Goal of the exercise: Can you swap "impala ear" for "antelope ear" in the records below, starting at the line that contains "Viewing this image, is" and continuing through the end of the records, and give back only those lines with nothing else changed and the pictures left out?

Records supplied:
>>>
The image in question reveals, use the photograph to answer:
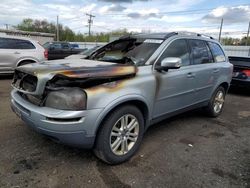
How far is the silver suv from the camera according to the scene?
2.70 metres

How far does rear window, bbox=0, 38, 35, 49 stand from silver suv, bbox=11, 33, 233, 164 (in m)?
6.17

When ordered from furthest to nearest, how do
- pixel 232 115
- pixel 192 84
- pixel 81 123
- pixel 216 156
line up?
pixel 232 115 → pixel 192 84 → pixel 216 156 → pixel 81 123

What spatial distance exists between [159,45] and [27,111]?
2.14 m

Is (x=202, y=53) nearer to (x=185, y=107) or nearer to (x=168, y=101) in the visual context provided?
(x=185, y=107)

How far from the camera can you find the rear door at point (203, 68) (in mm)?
4441

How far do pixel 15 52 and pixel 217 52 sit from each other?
7.41 m

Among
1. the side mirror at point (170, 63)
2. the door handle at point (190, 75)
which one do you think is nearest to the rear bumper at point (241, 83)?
the door handle at point (190, 75)

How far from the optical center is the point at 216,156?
3605 mm

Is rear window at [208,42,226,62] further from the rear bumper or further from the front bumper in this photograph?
the front bumper

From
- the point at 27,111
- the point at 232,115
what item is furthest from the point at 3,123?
the point at 232,115

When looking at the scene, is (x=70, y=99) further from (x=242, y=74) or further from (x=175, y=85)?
(x=242, y=74)

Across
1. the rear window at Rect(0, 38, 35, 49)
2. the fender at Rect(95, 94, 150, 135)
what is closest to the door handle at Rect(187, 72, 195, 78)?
the fender at Rect(95, 94, 150, 135)

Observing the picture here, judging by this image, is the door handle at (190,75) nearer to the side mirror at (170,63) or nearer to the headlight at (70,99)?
the side mirror at (170,63)

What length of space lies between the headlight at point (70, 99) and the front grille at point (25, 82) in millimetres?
427
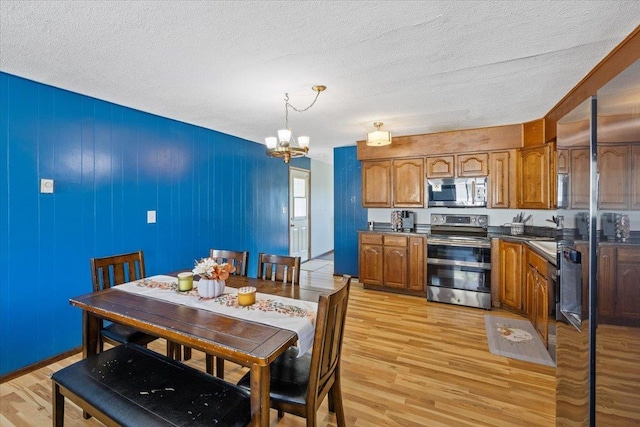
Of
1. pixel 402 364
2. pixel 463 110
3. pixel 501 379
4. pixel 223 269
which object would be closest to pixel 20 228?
pixel 223 269

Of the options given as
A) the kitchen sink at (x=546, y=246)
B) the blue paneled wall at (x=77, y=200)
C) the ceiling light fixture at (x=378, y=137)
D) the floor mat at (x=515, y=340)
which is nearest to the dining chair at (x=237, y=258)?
the blue paneled wall at (x=77, y=200)

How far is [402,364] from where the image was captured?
2.52 m

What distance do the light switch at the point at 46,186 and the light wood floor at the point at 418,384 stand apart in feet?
4.83

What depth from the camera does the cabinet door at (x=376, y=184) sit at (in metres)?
4.63

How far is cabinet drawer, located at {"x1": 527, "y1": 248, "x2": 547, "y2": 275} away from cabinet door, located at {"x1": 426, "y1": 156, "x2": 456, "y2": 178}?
1427 millimetres

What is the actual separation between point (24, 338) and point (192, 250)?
5.59ft

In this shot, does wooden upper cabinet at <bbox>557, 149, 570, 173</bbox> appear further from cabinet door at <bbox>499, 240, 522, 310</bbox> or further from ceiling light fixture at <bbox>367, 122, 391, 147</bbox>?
cabinet door at <bbox>499, 240, 522, 310</bbox>

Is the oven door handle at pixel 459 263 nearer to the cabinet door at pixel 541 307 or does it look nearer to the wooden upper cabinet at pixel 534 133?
the cabinet door at pixel 541 307

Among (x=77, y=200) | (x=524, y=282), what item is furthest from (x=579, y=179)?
(x=77, y=200)

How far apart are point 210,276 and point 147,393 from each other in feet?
2.24

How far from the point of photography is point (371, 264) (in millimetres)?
4543

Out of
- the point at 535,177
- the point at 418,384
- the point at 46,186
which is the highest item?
the point at 535,177

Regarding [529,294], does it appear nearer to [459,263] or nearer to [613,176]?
[459,263]

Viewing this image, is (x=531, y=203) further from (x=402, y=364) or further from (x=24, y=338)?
(x=24, y=338)
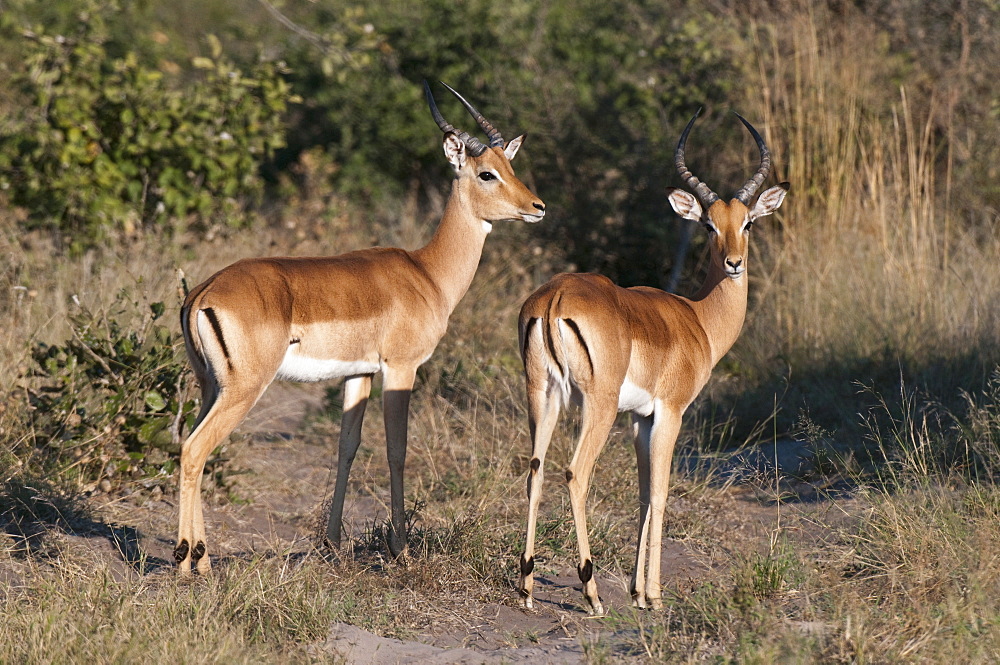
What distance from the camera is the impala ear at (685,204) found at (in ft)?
16.9

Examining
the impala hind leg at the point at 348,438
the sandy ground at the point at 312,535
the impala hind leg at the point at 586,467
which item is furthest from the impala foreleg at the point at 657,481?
the impala hind leg at the point at 348,438

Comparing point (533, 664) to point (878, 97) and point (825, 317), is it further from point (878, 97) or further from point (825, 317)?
point (878, 97)

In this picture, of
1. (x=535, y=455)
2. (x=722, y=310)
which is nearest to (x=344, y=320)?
(x=535, y=455)

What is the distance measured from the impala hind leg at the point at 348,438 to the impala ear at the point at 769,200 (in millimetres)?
1975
<<<
The reply:
Viewing this image, is (x=531, y=203) further from (x=402, y=364) or further from (x=24, y=338)?
(x=24, y=338)
What distance from the camera is the antelope ear at (685,204) found at (in ft)?
16.9

Examining
the impala hind leg at the point at 348,438
the sandy ground at the point at 312,535
the impala hind leg at the point at 586,467
which item is furthest from the impala foreleg at the point at 657,481?
the impala hind leg at the point at 348,438

Comparing point (533, 664) to point (878, 97) and point (825, 317), is it further from point (878, 97) or further from point (825, 317)?
point (878, 97)

In this picture, of
1. (x=535, y=455)
2. (x=722, y=310)
which is nearest to (x=344, y=320)?
(x=535, y=455)

What is the distance measured from the impala hind leg at the point at 348,438 to the antelope ear at the point at 769,200 (in millimetres)?
1975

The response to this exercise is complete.